··· Source passage ···

First, it took on a reddish tint. I tried to correct it, but to no avail. Now.... it's green.

A screen shot isn't affected by this green tint, but here's the weird part: I use a utility program called Instant Eyedropper. It allows me to select a small area on either monitor and pick up the HTML, RGB or HSB colors for either a small group of pixels, or an individual pixel if I desire. But this app will only return 255:255:255 no matter where on the screen it's placed and what color is really under it, even if I KNOW it's 0,0,0.

My first thought was I had a monitor going south. But since the Instant Eyedropper won't function properly on that monitor, it makes me think it's a driver or even possibly a video card issue.

Anyone got any ideas?
 
The first thing I would do is to attach it to another device ... if you got anything else to connect it to.
 
I swapped them, but the same monitor is green.

What I can't figure out is why the eyedropper app is affected. It should get it's data right from the video card, not the monitor itself.
 
If it's the same physical monitor that's green, it's toast. As cheap as they are these days, they're expendable. I'd likely get two new identical monitors, to ease the eyes between one another. keep the old good monitor as a spare for you or someone else.

On the other hand, if it's the same video card 'port' that's causing green, it may be the cable or the port. Swap cables and see what happens. If the 'green' switched monitors, it's the cable. If not, it's the video card.

···

◆ **Given request a**
In the records, take the part that opens with the line containing "What spacing exists" and runs through the end of the records. Rewrite it with "road marking" changed to "lane marking" and everything else left the same.
The records that follow have no connection to the text above.

··· Extracted material ···

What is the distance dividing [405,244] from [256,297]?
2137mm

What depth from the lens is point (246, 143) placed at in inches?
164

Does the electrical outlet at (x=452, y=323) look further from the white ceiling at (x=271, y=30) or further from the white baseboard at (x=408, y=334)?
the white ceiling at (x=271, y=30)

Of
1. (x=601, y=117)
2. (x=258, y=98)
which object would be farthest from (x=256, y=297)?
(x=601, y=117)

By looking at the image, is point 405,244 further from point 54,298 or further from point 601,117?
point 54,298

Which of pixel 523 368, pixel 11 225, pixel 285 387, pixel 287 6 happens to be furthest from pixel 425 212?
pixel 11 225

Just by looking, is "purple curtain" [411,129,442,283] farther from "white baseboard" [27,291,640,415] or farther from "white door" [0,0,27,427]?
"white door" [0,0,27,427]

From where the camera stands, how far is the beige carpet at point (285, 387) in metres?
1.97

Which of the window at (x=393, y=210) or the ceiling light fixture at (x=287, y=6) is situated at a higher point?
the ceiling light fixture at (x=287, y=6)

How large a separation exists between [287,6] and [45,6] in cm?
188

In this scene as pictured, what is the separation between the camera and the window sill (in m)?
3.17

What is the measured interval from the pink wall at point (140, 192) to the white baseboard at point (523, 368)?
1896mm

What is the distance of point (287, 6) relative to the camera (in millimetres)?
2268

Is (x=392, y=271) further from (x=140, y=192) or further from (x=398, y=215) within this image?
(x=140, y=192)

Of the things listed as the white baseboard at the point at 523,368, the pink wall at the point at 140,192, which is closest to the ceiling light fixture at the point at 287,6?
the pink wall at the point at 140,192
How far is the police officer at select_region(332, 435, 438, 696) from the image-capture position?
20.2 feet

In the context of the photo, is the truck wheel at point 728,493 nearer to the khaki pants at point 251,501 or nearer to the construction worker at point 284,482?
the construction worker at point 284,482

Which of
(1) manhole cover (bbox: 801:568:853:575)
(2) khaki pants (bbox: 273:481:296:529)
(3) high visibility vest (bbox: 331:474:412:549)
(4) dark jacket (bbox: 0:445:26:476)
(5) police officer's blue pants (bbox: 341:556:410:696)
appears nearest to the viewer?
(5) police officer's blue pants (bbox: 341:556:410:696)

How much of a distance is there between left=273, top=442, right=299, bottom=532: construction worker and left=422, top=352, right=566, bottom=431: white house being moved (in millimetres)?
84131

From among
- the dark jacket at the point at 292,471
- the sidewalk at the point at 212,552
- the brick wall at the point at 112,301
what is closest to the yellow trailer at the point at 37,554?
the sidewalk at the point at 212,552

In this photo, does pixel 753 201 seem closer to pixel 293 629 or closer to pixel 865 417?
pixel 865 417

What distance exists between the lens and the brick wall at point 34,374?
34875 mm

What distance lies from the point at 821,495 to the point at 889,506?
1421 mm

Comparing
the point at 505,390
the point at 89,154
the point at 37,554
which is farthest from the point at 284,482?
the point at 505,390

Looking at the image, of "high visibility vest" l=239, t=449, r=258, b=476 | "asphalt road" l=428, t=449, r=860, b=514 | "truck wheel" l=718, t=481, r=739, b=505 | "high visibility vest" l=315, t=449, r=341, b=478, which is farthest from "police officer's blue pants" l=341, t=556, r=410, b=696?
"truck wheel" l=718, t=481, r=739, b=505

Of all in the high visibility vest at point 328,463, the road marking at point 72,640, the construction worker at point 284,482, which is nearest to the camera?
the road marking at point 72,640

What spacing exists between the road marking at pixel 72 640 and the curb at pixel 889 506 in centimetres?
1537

···

◆ **Given request b**
Decide whether each statement agrees with the monitor discussion. Answer yes or no, and quote the words from the discussion that settle it.
(i) The eyedropper utility returns 255:255:255 wherever it is placed on the affected monitor.
(ii) A screen shot shows the green tint.
(iii) After the monitors were swapped, the other monitor turned green.

◆ **Output a**
What spacing exists between the lane marking at pixel 72 640 and the curb at pixel 889 506 in centimetres?
1537

◆ **Output b**
(i) Yes: "this app will only return 255:255:255 no matter where on the screen it's placed"
(ii) No: "A screen shot isn't affected by this green tint"
(iii) No: "I swapped them, but the same monitor is green."